Reflecting on Reflection

Reflecting on Reflection

Having students reflecting on their learning and reflect on their thinking was really brought to my attention several years ago when I attended a "Tribes" workshop.  That workshop was several years ago now and I still can remember the activities and the learning that happened that day.  

Why do I remember? I remember because we reflected on our learning! Reflection is not only powerful for student learning but for my own learning as well as an educator.

Reflecting on Reflection strategies

1. I have used exit cards/tickets

The exit cards have been on sticky notes, q-cards, slips of paper, in their journals, on chart paper, on the chalk board(yes I said chalk) etc.

The medium I find doesn't matter. It gives the students a chance to answer a question about the lesson. It is a quick way for them to think about what they have learned or show their learning.

This is an example out of my interactive notebook.

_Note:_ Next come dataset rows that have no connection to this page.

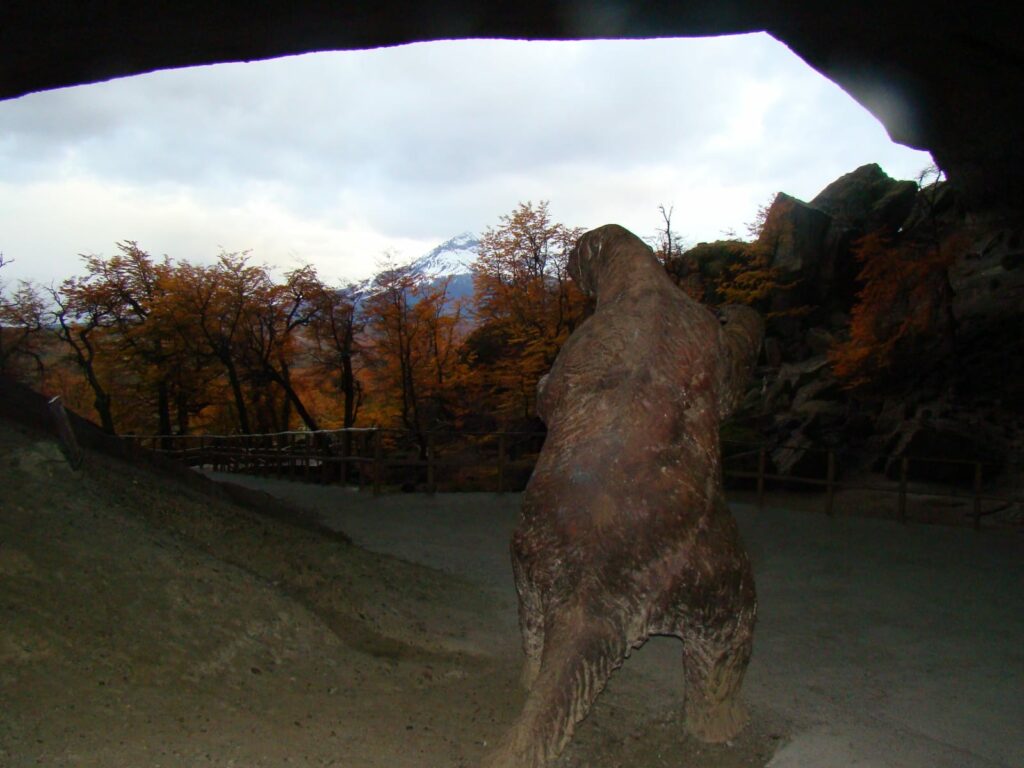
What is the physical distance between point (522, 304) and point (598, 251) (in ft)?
52.3

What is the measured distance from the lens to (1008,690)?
4.42 m

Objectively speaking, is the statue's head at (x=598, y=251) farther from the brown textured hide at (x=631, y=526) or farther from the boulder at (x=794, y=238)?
the boulder at (x=794, y=238)

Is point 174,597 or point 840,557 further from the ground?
point 174,597

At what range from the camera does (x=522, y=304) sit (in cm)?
2002

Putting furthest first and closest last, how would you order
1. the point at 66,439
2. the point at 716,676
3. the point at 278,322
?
the point at 278,322 < the point at 66,439 < the point at 716,676

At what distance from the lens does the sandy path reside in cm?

2. What stuck with you today?

The second is actually kind of an exit card. This occur at the end of the day. I had seen it via Pinterest and created a "what stuck with you today" on my door.  After filling in our agendas/devices we took a sticky note and filled it out.  It helped the students reflect over their entire day and not just the lesson.

This is not mine but I found the example here. This one is so much cuter:)

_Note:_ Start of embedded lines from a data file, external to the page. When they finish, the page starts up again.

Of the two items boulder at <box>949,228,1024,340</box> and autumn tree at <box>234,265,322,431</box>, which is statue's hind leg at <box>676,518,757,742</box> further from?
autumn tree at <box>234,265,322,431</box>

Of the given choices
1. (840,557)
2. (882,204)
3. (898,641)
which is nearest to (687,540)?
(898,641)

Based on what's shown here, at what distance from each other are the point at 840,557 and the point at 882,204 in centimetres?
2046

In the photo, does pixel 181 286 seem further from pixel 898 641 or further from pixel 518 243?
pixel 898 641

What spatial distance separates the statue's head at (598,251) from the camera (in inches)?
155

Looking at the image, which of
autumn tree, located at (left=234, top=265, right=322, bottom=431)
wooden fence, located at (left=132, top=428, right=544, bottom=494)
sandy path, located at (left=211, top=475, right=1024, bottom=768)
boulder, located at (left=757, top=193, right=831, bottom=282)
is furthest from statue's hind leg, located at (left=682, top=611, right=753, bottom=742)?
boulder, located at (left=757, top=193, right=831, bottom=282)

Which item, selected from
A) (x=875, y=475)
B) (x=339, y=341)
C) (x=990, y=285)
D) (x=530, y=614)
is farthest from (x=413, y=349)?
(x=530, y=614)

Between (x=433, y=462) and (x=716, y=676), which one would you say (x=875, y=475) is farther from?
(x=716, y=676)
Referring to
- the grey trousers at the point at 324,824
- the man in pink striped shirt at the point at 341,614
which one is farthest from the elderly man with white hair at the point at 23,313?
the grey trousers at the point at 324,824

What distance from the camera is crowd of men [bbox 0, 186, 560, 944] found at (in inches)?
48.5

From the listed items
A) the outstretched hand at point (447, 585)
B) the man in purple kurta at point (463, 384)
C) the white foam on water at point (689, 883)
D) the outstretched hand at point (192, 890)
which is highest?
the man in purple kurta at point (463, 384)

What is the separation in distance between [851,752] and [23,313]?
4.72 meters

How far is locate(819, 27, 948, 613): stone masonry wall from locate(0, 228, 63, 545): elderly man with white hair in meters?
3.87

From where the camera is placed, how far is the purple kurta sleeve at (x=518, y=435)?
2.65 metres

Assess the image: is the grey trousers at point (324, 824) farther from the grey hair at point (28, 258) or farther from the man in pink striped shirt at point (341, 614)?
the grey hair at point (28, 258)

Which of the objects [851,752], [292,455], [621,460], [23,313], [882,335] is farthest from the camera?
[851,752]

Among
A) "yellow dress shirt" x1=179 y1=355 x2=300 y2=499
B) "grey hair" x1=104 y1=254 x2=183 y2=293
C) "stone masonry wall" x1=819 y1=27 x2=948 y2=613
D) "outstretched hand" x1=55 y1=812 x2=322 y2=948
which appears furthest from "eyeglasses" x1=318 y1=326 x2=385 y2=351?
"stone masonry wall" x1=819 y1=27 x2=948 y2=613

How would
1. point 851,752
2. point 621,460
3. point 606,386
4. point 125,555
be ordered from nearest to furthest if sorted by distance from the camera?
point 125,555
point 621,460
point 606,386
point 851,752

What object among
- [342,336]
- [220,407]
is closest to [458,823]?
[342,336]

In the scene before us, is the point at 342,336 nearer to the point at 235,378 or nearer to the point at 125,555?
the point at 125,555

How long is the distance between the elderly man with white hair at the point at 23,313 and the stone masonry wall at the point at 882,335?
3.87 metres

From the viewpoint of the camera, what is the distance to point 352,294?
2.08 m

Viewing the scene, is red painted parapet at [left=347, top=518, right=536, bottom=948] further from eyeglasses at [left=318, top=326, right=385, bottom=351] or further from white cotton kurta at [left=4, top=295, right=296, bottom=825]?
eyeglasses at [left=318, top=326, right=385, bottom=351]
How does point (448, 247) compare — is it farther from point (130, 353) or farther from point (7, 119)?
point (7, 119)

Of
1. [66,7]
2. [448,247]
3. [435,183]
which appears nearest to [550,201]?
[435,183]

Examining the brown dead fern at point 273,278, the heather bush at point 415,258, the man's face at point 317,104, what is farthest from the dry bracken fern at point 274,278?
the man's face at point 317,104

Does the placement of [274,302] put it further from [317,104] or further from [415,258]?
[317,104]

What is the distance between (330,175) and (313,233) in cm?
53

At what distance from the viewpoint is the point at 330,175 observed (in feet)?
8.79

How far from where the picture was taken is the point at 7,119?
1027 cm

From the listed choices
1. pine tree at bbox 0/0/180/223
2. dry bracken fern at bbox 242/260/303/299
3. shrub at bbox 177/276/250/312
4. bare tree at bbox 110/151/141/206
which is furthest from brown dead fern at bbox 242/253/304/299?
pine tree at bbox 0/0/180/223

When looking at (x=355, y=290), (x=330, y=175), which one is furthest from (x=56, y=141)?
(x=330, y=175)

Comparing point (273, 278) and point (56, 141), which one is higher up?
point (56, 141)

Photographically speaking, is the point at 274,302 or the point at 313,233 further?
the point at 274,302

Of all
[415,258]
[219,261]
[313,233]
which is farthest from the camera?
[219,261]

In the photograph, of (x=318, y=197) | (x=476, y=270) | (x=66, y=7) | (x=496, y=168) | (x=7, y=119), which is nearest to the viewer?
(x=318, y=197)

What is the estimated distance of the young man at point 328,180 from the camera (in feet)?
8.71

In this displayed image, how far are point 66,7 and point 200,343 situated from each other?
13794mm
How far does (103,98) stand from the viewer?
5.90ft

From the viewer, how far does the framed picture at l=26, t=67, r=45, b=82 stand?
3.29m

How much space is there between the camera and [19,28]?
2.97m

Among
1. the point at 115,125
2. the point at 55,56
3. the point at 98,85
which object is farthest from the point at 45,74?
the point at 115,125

3. I have used reflection circles:

I really like this strategy as students have the questions ahead of time. They have the chance to think about what they are going to say prior to actually completing the activity. It holds students accountable for their reflections as they know they will be sharing. I have also found that most students actually want to share what they have learned. It eliminates the pressure of sharing in front of the whole class. 

Here is a video of reflection circles in action:

What have you used in your classroom to help students reflect on their learning?


  1. These are all wonderful ideas! I've used many of these same ones too. After attending ECOO last year and having a discussion with some other attendees on the way home, I also used an idea shared there (by Scott Kemp, I think). I had students write a letter or an email each week to their parents reflecting on their learning throughout the week and setting goals. This was a great way to keep parents informed of what was happening in the classroom, and allow them to support this learning at home. I've also recorded podcasts or videos with reflections. This is a nice full class option, especially with younger learners that may find it harder to write. I'd be curious to hear what others have to say about this.


  2. Reflection is most important in order for students to learn. The main important part is to share what they have reflected on and what they have learnt and questions they still have. This gives students the opportunity to also learn from each others too.To make students accountable they have to share their reflections. We need to allow students to reflect on experiences for ownership and accountability. I like the poster what stuck with you.